* **Text section**
Egremont hires private agency to review police department
EGREMONT -- Town leaders have hired a prestigious private agency headed by a distinguished eastern Massachusetts attorney, investigator and former police chief to conduct a complete review of the police department.
The action by a unanimous vote of the Select Board at Monday night's meeting follows a mutiny by the town's unionized officers that led to the board's decision two weeks ago, also by a 3-0 vote, to place Police Chief Reena Bucknell on administrative leave with pay.
Attorney Robert J. Pomeroy of Pomeroy Resources Inc., based in Plymouth, told The Eagle on Tuesday that he will conduct a thorough, top-to-bottom study with several associates.
"We'll be talking to all the employees and examining records relating to the department," Pomeroy said. "I look at this as management study, but there may be things during the study that will require investigation."
The Select Board expects the investigation to be completed within three weeks, according to Town Administrator Mary Brazie, who is also a member of the Board.
Select Board Chairman Bruce Turner emphasized the complete, wide-ranging nature of the investigation, "so nobody can accuse us of railroading the chief. Everybody's going to know what's going on, whatever the end result is. We'll do what has to be done in the best interests of the town."
The Select Board's decision to suspend Bucknell came on Feb. 19 in response to a petition signed by five of the town's seven full- and part-time officers stating that the entire department had taken a unanimous no-confidence vote challenging Bucknell's leadership.
In a separate letter to the Select Board, Officer Jeremy Pilone described a "hostile work environment" fostered by the chief. Pilone is now serving as acting police chief. He declined comment Tuesday on the latest developments.
Bucknell, an Otis resident who became the county's first female police chief when she was named to the Egremont post 15 years ago, has not responded to an Eagle request for comment. She has been unreachable because her cell phone's voice mailbox is full. Bucknell has headed a criminal justice program at Berkshire Community College; a call to the department's office there was not returned.
Pomeroy, who was police chief in Plymouth from 1992 to 2008 and subsequently interim chief in the towns of Hamilton and Sandwich, submitted a formal proposal for the $9,800 management study to the Egremont Select Board.
Pomeroy's report aims to determine the "optimal organizational structure" for the police force, as well to review how the force is allocated and deployed, along with recommendations to improve the department's efficiency. Pomeroy's proposal intends to identify "operational issues, management-labor issues, and equipment and technology requirements."
Expected recommendations are to include a range of options to "address the management needs and public safety requirements of the town of Egremont."
The investigation will begin with a meeting involving "appropriate police managers and town officials" and will include interviews and ride-alongs with the staff, a site visit and evaluation, and a final report.

* **Entries shown**
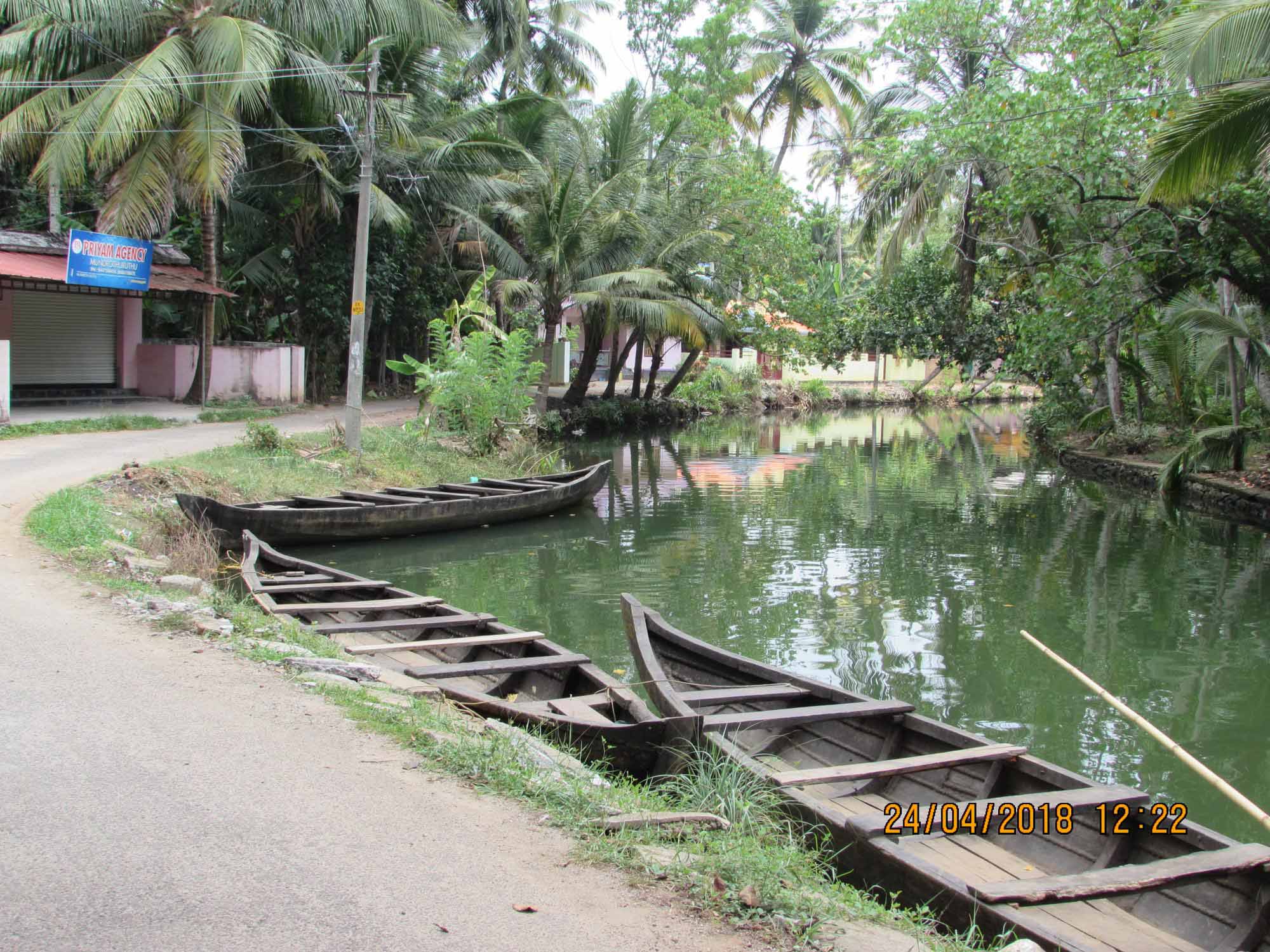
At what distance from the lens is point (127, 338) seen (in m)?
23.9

* * *

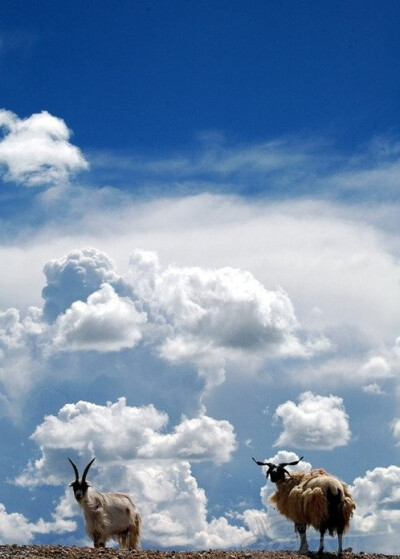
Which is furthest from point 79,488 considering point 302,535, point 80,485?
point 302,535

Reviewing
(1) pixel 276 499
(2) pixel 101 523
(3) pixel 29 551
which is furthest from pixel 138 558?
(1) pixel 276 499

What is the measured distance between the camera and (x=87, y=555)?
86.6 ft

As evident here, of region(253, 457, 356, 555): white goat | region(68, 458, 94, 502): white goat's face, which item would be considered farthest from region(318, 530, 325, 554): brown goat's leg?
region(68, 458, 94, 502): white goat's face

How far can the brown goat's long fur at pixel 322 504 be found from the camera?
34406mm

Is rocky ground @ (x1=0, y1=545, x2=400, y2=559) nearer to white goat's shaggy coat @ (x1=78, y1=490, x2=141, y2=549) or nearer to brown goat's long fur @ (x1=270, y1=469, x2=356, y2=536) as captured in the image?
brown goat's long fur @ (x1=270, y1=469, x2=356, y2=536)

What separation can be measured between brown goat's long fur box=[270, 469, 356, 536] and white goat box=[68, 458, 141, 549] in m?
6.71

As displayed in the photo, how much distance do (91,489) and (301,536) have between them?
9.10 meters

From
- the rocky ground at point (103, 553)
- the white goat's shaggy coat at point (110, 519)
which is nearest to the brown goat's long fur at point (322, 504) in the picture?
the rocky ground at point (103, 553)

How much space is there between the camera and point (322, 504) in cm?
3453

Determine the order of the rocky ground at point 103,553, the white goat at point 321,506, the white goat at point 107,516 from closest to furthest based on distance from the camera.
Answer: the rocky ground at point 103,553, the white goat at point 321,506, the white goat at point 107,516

* **Assignment**
Using the article about the Egremont police department review, answer the following:
(a) What is the cost of the management study in the proposal submitted to the Select Board?
(b) How many of the town's seven full- and part-time officers signed the petition?
(c) Within what time does the Select Board expect the investigation to be completed?

* **Your response**
(a) $9,800
(b) Five
(c) Within three weeks